— start PROVIDED INFORMATION —

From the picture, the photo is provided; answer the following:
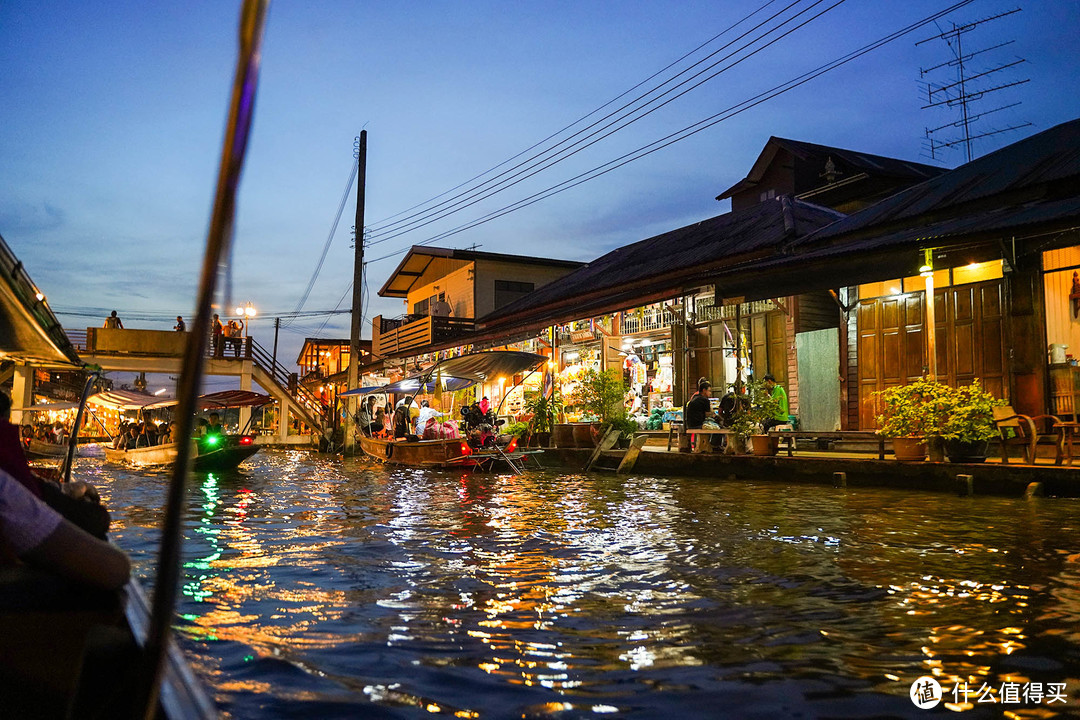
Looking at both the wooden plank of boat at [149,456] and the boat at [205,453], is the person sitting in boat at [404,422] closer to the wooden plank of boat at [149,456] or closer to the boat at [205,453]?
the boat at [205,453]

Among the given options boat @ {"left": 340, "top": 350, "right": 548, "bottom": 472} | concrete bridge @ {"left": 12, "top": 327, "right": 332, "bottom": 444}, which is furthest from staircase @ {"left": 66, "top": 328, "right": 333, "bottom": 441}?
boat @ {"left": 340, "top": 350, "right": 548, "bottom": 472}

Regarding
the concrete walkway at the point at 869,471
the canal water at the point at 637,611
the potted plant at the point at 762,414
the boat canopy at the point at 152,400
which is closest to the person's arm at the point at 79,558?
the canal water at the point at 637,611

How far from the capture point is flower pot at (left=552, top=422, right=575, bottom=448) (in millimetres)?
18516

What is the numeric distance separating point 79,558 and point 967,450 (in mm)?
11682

— end PROVIDED INFORMATION —
— start PROVIDED INFORMATION —

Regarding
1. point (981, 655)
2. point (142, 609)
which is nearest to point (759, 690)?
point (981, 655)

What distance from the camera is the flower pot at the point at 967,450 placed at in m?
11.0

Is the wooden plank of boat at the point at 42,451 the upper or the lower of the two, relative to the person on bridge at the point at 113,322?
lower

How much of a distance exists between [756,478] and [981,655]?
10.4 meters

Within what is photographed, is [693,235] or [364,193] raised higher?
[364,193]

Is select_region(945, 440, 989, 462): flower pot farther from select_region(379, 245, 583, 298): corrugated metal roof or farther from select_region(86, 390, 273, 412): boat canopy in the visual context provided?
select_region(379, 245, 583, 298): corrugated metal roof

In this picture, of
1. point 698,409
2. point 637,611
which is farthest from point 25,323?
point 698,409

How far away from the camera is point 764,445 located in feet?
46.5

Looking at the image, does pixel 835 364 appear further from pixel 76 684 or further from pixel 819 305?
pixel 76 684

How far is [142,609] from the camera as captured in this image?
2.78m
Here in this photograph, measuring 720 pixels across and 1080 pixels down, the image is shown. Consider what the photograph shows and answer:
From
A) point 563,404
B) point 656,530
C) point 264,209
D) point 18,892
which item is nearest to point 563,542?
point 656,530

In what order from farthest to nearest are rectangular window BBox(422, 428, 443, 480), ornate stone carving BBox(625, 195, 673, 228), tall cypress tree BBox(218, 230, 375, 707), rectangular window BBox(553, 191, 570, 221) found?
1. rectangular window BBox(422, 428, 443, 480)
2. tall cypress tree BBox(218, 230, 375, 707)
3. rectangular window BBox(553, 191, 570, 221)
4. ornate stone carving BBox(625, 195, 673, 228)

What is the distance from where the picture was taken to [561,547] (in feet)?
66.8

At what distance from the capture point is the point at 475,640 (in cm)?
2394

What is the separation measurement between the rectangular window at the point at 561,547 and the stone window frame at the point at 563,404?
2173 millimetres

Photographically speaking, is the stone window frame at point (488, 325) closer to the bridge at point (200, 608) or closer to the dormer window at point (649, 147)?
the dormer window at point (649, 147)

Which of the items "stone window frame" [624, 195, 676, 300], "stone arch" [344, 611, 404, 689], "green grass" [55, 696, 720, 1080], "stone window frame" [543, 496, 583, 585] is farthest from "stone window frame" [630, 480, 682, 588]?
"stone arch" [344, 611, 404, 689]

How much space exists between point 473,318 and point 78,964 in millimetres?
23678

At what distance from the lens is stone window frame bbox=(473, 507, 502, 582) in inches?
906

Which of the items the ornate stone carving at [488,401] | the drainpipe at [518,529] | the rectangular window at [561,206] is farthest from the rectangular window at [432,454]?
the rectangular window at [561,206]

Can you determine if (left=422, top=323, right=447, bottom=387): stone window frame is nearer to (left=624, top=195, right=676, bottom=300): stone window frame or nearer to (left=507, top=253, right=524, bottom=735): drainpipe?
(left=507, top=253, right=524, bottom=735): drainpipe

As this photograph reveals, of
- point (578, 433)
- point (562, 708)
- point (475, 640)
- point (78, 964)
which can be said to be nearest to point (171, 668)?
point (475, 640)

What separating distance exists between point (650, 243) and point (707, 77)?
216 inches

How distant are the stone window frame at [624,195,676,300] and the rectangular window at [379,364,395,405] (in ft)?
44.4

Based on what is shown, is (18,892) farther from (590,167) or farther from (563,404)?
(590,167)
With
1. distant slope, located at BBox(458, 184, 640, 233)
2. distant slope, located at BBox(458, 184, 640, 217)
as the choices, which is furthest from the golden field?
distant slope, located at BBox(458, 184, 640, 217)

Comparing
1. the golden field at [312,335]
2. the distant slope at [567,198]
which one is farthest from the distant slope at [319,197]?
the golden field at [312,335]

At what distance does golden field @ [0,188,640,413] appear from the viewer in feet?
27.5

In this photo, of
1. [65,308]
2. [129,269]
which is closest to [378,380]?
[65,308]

— end PROVIDED INFORMATION —

* INSTRUCTIONS FOR THE TASK:
Starting with the line containing "How far is [142,609]" and going on through the line containing "2173 millimetres", rewrite those lines with "capture point" switched to "camera position" and everything else left as it is. Give only those lines.

* OUTPUT:
How far is [142,609] from the camera as captured in this image?
2.78m
Here in this photograph, measuring 720 pixels across and 1080 pixels down, the image is shown. Consider what the photograph shows and answer:
From
A) point 563,404
B) point 656,530
C) point 264,209
D) point 18,892
which item is nearest to point 563,542?
point 656,530

In what order from farthest to nearest are rectangular window BBox(422, 428, 443, 480), ornate stone carving BBox(625, 195, 673, 228), tall cypress tree BBox(218, 230, 375, 707), rectangular window BBox(553, 191, 570, 221) found?
1. rectangular window BBox(422, 428, 443, 480)
2. tall cypress tree BBox(218, 230, 375, 707)
3. rectangular window BBox(553, 191, 570, 221)
4. ornate stone carving BBox(625, 195, 673, 228)

What is the distance from where the picture was taken to [561,547] (in feet)?
66.8

At what distance from the camera position is the point at 475,640 (in cm)?
2394

What is the separation measurement between the rectangular window at the point at 561,547 and the stone window frame at the point at 563,404?
2173 millimetres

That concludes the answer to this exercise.